1984–85 WFA Cup

Tournament details
- Country: England & Wales

Final positions
- Champions: Friends of Fulham
- Runners-up: Doncaster Belles

= 1984–85 WFA Cup =

The 1984–85 WFA Cup was an association football knockout tournament for women's teams, held between 7 October 1984 and 12 May 1985. It was the 15th season of the WFA Cup and was won by Friends of Fulham, who defeated Doncaster Belles in the final.

The tournament consisted seven rounds of competition proper.

All match results and dates from the Women's FA Cup Website.

== Group A ==

=== First round proper ===
All games were scheduled for 7 October 1984.

| Tie | Home team (tier) | Score | Away team (tier) | Att. |
| 1 | Bournemouth | 6–0 | Exeter Rangers |  |
| 2 | Cardiff | H–W | Cope Chat |  |
Walkover for Cardiff
| 3 | Chard | 1–4 | Southampton |  |
| 4 | Exeter | 1–2 | C&C Southwick |  |
| 5 | Exmouth | 0–3 | Pelynt |  |
| 6 | Keynsham | 4–2 | Frome |  |
| 7 | Tiverton | 0–2 | Illogan |  |
| 8 | TV Pilgrims | 0–3 | Red Star Southampton |  |

=== Second round proper ===
All games were originally scheduled for 4 and 11 November 1984.

| Tie | Home team (tier) | Score | Away team (tier) | Att. |
|---|---|---|---|---|
| 1 | Bournemouth | 0–5 | Illogan |  |
| 2 | C&C Southwick | 1–1 (a.e.t.) | Red Star Southampton |  |
| replay | Red Star Southampton | ?–? | C&C Southwick |  |
| 3 | Keynsham | 2–1 | Pelynt |  |
| 4 | Southampton | 9–0 | Cardiff |  |

=== Third round proper ===
All games were originally scheduled for 2, 9 and 16 December 1984.

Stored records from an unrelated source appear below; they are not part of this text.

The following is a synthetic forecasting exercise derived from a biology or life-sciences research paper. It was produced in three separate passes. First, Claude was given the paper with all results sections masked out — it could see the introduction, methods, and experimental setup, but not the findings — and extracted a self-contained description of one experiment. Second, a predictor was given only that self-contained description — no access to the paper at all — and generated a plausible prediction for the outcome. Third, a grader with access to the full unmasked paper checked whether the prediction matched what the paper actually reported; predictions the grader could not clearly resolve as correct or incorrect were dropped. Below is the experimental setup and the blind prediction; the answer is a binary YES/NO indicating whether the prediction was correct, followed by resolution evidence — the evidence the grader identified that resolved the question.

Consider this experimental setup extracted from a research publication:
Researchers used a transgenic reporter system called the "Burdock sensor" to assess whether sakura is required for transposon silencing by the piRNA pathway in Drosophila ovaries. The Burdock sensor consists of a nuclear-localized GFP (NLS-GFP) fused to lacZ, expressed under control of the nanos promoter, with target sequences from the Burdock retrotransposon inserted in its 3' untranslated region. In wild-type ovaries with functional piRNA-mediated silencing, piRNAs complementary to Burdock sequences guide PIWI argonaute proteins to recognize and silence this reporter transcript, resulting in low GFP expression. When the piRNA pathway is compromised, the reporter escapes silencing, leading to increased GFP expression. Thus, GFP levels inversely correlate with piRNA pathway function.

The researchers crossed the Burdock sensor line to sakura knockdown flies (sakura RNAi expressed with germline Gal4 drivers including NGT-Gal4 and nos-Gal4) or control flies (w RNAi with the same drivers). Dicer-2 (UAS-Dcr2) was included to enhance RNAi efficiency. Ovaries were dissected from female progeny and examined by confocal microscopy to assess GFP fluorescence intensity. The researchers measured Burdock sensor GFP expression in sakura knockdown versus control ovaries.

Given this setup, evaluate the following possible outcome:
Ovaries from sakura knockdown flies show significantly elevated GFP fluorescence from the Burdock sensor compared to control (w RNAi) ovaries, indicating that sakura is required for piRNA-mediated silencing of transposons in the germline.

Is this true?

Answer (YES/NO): YES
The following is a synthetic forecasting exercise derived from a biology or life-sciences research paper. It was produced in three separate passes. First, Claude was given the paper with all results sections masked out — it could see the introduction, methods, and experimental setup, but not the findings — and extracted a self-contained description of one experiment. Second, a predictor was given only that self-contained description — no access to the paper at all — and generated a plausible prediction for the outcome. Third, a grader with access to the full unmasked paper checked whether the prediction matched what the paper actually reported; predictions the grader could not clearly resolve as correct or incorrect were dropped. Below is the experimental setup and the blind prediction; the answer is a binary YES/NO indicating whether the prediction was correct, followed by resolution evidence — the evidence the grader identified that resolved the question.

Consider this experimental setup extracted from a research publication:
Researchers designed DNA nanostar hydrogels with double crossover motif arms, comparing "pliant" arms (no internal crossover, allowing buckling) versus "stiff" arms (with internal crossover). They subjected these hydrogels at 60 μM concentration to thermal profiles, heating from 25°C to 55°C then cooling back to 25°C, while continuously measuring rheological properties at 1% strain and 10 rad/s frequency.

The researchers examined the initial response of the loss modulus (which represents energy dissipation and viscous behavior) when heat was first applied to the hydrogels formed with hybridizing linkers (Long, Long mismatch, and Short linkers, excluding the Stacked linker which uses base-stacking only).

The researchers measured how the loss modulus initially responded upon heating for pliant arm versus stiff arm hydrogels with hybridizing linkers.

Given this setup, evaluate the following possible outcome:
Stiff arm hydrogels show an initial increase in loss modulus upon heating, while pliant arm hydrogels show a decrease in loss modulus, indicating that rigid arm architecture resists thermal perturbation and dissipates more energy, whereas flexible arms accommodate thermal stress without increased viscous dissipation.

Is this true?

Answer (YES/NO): NO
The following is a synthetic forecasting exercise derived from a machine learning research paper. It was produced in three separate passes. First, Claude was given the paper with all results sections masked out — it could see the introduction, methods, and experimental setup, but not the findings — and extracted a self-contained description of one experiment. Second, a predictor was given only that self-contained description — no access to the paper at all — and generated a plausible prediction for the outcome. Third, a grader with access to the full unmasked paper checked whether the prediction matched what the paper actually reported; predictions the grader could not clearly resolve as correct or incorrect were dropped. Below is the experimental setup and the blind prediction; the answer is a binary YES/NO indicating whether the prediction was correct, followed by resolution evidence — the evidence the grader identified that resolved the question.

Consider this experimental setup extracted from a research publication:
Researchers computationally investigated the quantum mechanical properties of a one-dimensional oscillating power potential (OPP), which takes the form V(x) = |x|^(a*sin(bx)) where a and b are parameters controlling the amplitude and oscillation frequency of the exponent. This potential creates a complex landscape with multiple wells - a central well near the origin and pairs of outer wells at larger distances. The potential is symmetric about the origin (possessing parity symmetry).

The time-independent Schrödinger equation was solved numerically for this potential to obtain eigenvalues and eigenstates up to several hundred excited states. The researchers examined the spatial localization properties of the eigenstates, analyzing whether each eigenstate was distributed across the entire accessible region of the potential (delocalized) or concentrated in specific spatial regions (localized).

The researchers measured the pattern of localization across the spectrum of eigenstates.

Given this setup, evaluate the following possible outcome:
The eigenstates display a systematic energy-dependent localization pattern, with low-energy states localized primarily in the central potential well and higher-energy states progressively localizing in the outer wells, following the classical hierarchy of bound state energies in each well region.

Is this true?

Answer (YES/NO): NO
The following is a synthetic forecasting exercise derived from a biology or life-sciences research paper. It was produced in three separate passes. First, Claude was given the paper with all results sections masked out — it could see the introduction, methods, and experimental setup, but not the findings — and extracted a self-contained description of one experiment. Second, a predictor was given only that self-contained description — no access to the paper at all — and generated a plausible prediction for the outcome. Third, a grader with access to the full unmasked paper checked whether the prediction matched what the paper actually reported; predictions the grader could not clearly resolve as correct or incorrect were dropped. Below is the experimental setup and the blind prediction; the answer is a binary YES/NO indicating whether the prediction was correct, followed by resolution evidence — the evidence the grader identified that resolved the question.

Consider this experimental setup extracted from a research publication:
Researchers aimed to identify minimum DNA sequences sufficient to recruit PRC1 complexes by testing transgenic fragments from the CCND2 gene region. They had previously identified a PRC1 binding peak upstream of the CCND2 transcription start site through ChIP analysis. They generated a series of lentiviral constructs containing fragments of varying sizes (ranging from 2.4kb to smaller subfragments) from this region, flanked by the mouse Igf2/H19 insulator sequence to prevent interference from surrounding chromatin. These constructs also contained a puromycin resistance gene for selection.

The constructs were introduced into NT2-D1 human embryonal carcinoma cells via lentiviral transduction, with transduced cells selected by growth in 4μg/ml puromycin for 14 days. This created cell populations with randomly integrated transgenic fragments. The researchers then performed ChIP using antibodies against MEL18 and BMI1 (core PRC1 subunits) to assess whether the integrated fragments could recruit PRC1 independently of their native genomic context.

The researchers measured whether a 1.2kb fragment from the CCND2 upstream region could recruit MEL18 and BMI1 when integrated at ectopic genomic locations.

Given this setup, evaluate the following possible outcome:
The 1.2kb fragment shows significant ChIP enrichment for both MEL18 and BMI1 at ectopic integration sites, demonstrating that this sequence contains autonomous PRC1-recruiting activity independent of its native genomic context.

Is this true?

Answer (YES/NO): YES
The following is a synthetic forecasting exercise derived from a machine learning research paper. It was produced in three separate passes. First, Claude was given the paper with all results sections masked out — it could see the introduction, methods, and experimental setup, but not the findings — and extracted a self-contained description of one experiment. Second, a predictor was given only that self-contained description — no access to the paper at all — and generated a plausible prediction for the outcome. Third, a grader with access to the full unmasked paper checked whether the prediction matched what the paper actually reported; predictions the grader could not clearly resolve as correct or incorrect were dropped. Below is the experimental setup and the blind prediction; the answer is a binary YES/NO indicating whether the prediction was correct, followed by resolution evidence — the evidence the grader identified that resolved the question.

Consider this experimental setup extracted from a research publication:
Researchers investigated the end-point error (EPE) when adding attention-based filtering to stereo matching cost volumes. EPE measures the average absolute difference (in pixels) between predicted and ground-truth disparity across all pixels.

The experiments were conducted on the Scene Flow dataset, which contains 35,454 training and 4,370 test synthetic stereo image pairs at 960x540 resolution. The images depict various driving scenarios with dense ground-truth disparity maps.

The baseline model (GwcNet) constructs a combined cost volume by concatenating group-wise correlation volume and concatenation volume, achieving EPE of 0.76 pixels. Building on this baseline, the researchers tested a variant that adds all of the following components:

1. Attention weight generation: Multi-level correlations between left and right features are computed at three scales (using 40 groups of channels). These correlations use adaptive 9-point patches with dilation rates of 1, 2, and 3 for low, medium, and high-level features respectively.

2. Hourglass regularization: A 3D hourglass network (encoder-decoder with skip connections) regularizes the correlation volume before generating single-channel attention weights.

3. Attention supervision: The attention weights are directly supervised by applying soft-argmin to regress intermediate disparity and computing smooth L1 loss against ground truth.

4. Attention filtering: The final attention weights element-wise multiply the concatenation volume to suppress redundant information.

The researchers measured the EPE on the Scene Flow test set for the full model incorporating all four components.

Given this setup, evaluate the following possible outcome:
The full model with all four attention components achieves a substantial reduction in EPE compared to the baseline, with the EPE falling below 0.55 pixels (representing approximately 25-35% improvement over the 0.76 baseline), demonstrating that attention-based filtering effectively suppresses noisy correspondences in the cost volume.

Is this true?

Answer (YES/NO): NO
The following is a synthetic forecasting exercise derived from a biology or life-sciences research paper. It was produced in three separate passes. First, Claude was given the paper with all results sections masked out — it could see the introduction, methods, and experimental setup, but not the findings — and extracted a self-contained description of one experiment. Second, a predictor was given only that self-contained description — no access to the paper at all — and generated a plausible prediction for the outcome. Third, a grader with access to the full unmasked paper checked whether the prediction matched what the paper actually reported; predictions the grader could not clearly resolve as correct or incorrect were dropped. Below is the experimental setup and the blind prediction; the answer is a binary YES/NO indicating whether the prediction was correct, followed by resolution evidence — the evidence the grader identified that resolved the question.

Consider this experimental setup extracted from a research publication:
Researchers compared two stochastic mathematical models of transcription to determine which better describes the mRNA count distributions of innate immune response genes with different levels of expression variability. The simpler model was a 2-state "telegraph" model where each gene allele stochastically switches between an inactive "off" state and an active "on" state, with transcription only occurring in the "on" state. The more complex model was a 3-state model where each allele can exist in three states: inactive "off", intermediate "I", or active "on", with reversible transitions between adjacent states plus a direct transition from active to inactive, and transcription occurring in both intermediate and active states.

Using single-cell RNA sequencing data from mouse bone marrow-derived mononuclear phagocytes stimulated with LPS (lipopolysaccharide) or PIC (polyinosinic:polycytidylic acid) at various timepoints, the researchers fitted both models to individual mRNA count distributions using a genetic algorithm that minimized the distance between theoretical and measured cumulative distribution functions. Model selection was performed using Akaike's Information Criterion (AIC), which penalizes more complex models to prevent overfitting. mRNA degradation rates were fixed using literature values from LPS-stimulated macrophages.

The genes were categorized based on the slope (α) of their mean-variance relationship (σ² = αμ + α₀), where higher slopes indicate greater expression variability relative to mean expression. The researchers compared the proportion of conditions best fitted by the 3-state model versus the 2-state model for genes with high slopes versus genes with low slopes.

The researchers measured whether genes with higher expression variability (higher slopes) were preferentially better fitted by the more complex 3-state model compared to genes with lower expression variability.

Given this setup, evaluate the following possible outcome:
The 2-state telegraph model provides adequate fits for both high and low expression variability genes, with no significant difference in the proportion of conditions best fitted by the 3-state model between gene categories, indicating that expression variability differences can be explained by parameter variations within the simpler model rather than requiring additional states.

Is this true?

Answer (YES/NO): NO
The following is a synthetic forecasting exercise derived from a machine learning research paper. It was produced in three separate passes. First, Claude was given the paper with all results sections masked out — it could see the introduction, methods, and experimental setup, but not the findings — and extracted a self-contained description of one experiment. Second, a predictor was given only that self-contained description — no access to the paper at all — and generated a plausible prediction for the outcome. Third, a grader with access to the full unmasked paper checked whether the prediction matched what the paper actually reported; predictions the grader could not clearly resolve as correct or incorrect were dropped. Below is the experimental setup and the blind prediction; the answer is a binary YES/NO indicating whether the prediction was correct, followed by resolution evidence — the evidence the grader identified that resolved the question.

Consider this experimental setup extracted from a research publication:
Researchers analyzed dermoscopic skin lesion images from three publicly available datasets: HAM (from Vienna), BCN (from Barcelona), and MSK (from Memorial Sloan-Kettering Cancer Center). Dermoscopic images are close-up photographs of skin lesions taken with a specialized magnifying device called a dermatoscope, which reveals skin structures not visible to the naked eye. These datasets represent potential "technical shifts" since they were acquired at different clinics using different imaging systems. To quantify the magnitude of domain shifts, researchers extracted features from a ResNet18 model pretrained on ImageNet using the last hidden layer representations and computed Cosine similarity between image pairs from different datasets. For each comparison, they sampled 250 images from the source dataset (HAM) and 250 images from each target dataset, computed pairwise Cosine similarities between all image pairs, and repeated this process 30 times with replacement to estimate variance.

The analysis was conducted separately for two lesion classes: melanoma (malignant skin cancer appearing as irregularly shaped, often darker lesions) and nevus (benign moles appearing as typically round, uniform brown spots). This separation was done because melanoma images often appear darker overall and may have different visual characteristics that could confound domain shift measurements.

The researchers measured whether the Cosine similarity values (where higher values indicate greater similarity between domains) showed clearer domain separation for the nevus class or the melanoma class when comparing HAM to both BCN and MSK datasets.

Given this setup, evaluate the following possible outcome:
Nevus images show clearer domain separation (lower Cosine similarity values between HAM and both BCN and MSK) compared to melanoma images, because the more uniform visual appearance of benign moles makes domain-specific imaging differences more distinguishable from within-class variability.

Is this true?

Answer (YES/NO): NO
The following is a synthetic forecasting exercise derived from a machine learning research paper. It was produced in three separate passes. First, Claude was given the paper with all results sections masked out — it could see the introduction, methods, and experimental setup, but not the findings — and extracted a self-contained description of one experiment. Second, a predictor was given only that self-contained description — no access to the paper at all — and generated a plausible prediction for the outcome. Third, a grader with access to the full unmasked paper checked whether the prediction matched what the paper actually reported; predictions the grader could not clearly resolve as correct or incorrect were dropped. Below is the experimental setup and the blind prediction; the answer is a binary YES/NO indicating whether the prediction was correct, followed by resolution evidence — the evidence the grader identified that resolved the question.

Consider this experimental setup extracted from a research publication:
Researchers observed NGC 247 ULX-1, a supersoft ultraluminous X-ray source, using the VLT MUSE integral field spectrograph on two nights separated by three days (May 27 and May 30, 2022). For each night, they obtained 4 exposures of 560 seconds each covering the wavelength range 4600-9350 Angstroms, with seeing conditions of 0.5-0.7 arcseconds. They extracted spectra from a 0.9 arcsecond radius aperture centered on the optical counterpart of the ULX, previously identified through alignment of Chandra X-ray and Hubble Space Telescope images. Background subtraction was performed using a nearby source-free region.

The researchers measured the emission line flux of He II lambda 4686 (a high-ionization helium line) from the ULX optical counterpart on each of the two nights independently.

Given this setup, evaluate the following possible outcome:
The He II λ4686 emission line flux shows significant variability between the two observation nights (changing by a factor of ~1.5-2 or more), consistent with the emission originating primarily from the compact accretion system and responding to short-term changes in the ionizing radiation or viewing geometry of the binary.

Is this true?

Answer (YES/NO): YES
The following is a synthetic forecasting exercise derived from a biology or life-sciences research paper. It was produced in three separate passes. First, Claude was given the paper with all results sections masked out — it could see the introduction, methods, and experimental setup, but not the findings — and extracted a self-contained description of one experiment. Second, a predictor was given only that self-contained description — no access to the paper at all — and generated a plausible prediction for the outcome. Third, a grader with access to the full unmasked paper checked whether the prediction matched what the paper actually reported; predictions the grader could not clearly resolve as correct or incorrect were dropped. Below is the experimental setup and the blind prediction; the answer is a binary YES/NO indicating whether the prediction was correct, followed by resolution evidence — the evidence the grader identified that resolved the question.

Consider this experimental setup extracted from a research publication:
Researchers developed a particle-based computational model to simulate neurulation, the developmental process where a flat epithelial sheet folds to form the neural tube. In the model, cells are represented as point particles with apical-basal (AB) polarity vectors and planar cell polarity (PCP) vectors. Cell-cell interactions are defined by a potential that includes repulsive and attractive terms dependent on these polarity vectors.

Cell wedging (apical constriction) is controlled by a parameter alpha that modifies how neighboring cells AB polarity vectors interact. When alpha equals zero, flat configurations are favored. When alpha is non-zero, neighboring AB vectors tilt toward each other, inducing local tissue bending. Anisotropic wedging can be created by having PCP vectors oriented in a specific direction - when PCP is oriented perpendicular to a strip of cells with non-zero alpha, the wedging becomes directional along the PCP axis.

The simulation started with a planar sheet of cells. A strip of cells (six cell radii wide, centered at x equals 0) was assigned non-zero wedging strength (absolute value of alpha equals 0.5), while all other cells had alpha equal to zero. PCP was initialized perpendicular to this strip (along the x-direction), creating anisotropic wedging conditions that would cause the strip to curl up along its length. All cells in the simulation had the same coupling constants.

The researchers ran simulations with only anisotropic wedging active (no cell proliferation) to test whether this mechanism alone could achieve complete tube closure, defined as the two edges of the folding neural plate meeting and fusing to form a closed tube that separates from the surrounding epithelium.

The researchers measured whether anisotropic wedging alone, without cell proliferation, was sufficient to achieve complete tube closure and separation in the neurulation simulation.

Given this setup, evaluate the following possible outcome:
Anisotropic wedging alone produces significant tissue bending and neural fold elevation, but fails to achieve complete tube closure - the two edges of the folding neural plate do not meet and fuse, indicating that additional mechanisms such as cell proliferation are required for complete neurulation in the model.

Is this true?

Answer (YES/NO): YES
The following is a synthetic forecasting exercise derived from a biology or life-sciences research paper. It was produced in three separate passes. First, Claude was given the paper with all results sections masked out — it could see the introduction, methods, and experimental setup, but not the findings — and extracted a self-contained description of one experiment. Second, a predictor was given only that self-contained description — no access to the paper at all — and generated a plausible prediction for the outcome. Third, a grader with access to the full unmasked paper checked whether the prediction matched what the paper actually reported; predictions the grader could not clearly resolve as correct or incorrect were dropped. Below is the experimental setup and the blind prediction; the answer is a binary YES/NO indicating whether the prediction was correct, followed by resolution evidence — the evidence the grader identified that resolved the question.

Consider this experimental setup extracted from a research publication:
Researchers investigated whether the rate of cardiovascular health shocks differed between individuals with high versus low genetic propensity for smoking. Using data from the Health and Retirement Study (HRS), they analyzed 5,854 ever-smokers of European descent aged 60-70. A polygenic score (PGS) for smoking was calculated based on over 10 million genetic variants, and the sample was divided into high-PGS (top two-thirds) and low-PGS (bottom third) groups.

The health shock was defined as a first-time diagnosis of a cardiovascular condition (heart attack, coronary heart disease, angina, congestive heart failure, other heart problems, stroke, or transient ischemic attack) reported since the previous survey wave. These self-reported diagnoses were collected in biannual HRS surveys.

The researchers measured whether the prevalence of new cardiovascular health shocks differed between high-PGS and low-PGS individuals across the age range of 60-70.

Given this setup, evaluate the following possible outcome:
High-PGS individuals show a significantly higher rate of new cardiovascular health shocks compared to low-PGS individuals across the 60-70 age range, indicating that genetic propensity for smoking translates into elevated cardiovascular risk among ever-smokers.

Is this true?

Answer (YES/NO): NO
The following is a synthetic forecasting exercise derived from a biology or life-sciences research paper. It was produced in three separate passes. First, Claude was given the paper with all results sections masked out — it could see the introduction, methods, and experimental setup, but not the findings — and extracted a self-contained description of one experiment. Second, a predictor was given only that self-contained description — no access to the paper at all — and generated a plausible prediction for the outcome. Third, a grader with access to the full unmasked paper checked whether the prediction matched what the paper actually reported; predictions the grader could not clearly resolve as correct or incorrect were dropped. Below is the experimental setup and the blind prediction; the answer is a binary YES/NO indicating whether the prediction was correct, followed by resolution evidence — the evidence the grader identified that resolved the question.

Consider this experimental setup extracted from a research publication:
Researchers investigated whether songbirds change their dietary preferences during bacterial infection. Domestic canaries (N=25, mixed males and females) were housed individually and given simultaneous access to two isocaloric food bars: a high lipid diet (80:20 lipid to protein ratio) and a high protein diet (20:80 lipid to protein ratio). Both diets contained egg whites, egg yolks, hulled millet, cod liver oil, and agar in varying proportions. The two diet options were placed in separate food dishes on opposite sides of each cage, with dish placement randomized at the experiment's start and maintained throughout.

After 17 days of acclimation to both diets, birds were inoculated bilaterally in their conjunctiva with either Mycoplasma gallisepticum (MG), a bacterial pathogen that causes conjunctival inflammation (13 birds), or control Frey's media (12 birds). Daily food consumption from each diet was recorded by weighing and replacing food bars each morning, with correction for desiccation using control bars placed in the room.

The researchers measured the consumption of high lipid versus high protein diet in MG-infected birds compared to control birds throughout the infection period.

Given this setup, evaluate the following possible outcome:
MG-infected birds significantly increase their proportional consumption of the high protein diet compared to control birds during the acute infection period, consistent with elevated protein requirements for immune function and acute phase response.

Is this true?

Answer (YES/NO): NO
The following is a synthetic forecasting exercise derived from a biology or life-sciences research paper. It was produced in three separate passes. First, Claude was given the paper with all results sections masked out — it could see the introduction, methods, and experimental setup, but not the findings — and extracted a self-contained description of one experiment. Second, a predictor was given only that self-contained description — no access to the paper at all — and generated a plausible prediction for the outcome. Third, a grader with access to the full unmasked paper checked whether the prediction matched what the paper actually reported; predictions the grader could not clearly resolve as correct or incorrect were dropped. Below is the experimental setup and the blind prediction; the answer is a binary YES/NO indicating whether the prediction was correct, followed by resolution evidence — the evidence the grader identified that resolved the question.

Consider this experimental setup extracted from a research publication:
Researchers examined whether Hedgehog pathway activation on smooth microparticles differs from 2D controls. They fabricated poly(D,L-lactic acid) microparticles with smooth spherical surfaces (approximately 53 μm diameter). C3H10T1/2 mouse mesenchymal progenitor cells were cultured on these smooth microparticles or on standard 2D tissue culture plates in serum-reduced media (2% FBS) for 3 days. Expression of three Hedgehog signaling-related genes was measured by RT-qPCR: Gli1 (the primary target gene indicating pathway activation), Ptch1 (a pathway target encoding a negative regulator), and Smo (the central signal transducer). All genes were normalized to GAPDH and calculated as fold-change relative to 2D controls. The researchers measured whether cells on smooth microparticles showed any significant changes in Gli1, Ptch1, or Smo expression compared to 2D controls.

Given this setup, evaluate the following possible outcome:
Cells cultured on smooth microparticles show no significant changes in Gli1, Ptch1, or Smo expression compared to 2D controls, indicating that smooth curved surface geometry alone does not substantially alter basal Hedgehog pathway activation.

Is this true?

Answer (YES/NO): YES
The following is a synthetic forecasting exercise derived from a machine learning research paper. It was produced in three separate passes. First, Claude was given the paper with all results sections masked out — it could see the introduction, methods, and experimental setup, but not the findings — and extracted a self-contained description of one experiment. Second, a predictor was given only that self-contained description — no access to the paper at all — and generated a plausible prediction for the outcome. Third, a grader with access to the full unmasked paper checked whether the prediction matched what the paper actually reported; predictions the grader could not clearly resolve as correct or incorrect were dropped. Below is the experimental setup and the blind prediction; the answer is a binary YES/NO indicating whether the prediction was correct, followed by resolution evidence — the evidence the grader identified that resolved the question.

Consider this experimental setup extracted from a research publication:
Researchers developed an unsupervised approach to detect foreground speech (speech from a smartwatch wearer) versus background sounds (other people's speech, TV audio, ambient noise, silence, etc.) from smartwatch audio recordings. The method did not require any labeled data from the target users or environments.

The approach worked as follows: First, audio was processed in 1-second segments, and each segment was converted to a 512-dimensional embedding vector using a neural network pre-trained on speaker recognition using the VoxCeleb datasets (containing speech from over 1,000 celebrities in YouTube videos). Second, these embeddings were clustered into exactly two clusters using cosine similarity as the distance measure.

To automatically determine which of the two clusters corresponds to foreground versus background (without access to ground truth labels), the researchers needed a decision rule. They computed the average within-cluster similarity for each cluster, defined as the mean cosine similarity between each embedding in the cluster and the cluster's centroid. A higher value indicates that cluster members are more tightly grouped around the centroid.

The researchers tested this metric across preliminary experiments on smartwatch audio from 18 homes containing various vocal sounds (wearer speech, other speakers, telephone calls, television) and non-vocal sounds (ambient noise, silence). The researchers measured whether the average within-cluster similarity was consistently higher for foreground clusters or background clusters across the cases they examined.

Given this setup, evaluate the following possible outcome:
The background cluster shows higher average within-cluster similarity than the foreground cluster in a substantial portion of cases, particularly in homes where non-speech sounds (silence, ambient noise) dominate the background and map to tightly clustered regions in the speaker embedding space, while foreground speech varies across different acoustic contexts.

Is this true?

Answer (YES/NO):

| Tie | Home team (tier) | Score | Away team (tier) | Att. |
|---|---|---|---|---|
| 1 | Keynsham | ?–? | C&C Southwick |  |
| 2 | Southampton | 1–0 | Illogan |  |

== Group B ==

=== First round proper ===
All games were scheduled for 7 October 1984.

| Tie | Home team (tier) | Score | Away team (tier) | Att. |
| 1 | Ashford Town | 1–0 | Hassocks Beacon |  |
| 2 | Howbury Grange | A–W | Horsham |  |
Walkover for Horsham
| 3 | Northfleet | 0–11 | Eastbourne |  |
| 4 | Reigate | 3–0 | Gillingham |  |
Bye: Croydon, Herne Bay, Shoreham, Worthing

=== Second round proper ===
All games were originally scheduled for 4 and 11 November 1984.

| Tie | Home team (tier) | Score | Away team (tier) | Att. |
|---|---|---|---|---|
| 1 | Ashford Town | 2–0 | Worthing |  |
| 2 | Eastbourne | 3–5 | Shoreham |  |
| 3 | Horsham | 3–1 | Herne Bay |  |
| 4 | Reigate | 3–0 | Croydon |  |

=== Third round proper ===
All games were originally scheduled for 2, 9 and 16 December 1984.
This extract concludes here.